- **Short task 1**:
Retype the entries below word for word, starting with the line with "Of point 46,286" and going on through the line with "(230,99) → (112,8)".

[START OF Selection]

At trial, Larsson testified in his own defense. According to Larsson, the range hood fell off by itself, startling Baker and causing her glasses to fall to the floor. Larsson said he accidentally stepped on Baker's glasses, angering her and causing her to leave by taking the stairs. Larsson said he followed but that his head struck a mattress stored at the top of the flight of stairs, dislodging it and sending it downward. Larsson said he managed to catch the mattress but not before bumping into Baker, causing her to trip over a box on the landing and fall down the lower flight of stairs.
The elements instruction for aggravated battery asked the jury to determine in part whether Larsson “knowingly caused great bodily harm to Nova Baker.” The prosecutor argued Baker suffered great bodily harm:
“Now, you have to ask yourself when you're looking at the evidence: Is it great bodily harm? Well, it's certainly more than just harm. There's not just bruises and scrapes. To be sure, there are bruises and scrapes, but you have multiple broken bones in multiple areas of the body. That, I would submit to you, ladies and gentlemen, to me, is great bodily harm.
...
“Well, let me tell you in no uncertain terms the result complained about by the State is Nova Baker's two broken wrists and broken elbow. So that's the harm we're talking about.”
The prosecution then argued Larsson had caused the harm knowingly:
“Now, you ask yourself—because it's our position that she was pushed down those stairs. So ask yourself if you believe that that is true, when somebody pushes somebody from behind down a set of stairs, are they reasonably aware that an injury is going to occur? I would submit to you that that's precisely what the intent is if somebody pushes somebody from behind down the stairs then proceeds to follow them and then pick them up by the waist and throw them again. It goes beyond knowingly. That's an intentional act. That's an intentional attempt to harm somebody. And guess what? It worked.”
The jury returned a guilty verdict on the aggravated battery charge. The jury also found in response to a special question that the aggravated battery was “a crime of domestic violence.” Larsson appeals.
Failure to Give a Unanimity Instruction
Larsson argues for the first time on appeal that the trial court failed to give a unanimity instruction. The trial court instructed the jury that its “agreement upon a verdict must be unanimous,” but Larsson contends the trial court “failed to instruct the jury that its members must all agree on the specific criminal act it used to convict.”
Our standard of review provides: “When jury unanimity is at issue, there are three sequential questions presented.” State v. Santos–Vega, 299 Kan. 11, Syl. ¶ 2, 321 P.3d 1 (2014).
“The first is whether the appellate court is presented with a multiple acts case. This determination is a question of law over which an appellate court exercises unlimited review.”

[END OF Selection]

- **Short task 2**:
Echo the passage from the appeal opinion above verbatim, starting with "Failure to Give" and going on through "P.3d 1 (2014).".

[START OF Entries]

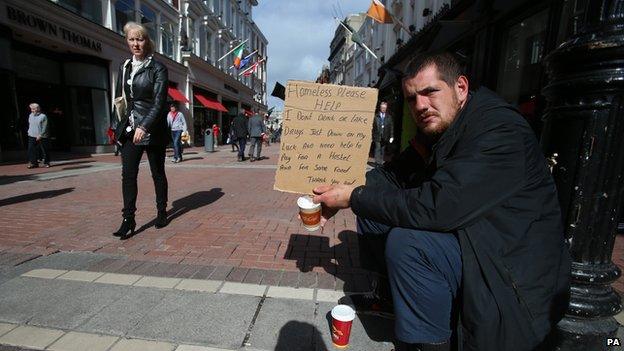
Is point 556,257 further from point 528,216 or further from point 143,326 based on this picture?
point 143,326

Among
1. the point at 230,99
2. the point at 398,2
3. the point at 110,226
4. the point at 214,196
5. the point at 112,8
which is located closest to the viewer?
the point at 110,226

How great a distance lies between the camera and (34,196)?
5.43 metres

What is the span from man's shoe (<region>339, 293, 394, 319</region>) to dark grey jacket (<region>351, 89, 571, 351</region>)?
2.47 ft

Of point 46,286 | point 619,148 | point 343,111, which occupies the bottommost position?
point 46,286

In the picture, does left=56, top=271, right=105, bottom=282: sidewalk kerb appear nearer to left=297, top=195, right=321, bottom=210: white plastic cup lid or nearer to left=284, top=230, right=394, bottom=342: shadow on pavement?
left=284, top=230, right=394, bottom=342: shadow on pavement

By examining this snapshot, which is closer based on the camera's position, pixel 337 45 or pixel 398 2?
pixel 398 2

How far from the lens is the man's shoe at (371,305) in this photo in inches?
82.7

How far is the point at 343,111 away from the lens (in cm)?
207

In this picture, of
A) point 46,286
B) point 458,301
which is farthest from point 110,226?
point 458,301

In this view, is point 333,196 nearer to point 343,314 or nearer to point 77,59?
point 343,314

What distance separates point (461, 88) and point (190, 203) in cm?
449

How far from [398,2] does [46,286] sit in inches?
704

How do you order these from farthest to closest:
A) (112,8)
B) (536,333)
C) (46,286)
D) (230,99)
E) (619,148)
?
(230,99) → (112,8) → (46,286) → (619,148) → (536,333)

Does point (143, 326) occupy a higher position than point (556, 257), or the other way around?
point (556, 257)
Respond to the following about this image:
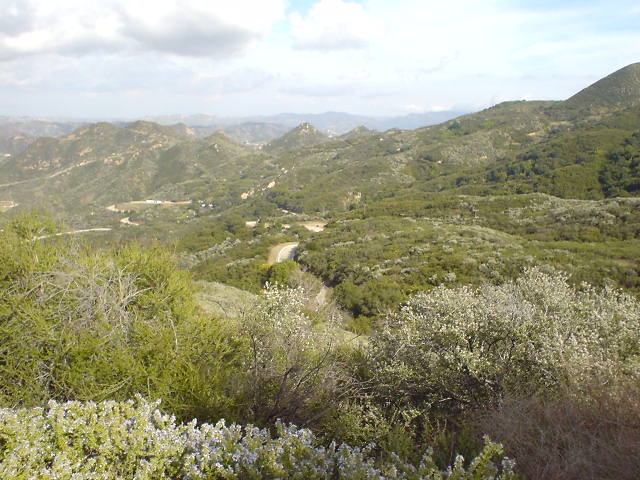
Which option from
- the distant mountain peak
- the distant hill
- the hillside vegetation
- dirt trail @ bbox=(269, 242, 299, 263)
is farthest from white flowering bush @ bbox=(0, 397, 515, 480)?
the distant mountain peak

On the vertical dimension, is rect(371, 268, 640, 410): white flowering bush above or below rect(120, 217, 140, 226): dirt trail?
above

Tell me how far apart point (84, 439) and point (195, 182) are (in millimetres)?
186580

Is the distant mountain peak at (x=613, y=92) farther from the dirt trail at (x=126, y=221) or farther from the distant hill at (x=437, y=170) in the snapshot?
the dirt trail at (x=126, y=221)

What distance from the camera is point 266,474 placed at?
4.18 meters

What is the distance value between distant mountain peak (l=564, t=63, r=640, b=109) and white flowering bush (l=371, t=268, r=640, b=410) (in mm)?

[END OF Entries]

- **Final answer 1**:
Of point 46,286 | point 619,148 | point 343,111, which occupies the bottommost position?
point 46,286

In the picture, does left=56, top=271, right=105, bottom=282: sidewalk kerb appear nearer to left=297, top=195, right=321, bottom=210: white plastic cup lid or nearer to left=284, top=230, right=394, bottom=342: shadow on pavement?
left=284, top=230, right=394, bottom=342: shadow on pavement

By examining this snapshot, which is closer based on the camera's position, pixel 337 45 or pixel 398 2?
pixel 398 2

How far from the lens is the man's shoe at (371,305) in this photo in inches?
82.7

How far is the point at 343,111 away from the lens (in cm)?
207

In this picture, of
A) point 46,286
B) point 458,301
which is farthest from point 110,226?
point 458,301

In this view, is point 333,196 nearer to point 343,314 or nearer to point 77,59?
point 343,314

What distance separates point (461, 88) and point (190, 203) in cm?
449

How far from [398,2] does [46,286] sit in inches?
704

How do you order these from farthest to closest:
A) (112,8)
B) (536,333)
C) (46,286)
D) (230,99)
E) (619,148)
?
(230,99) → (112,8) → (46,286) → (619,148) → (536,333)

- **Final answer 2**:
Failure to Give a Unanimity Instruction
Larsson argues for the first time on appeal that the trial court failed to give a unanimity instruction. The trial court instructed the jury that its “agreement upon a verdict must be unanimous,” but Larsson contends the trial court “failed to instruct the jury that its members must all agree on the specific criminal act it used to convict.”
Our standard of review provides: “When jury unanimity is at issue, there are three sequential questions presented.” State v. Santos–Vega, 299 Kan. 11, Syl. ¶ 2, 321 P.3d 1 (2014).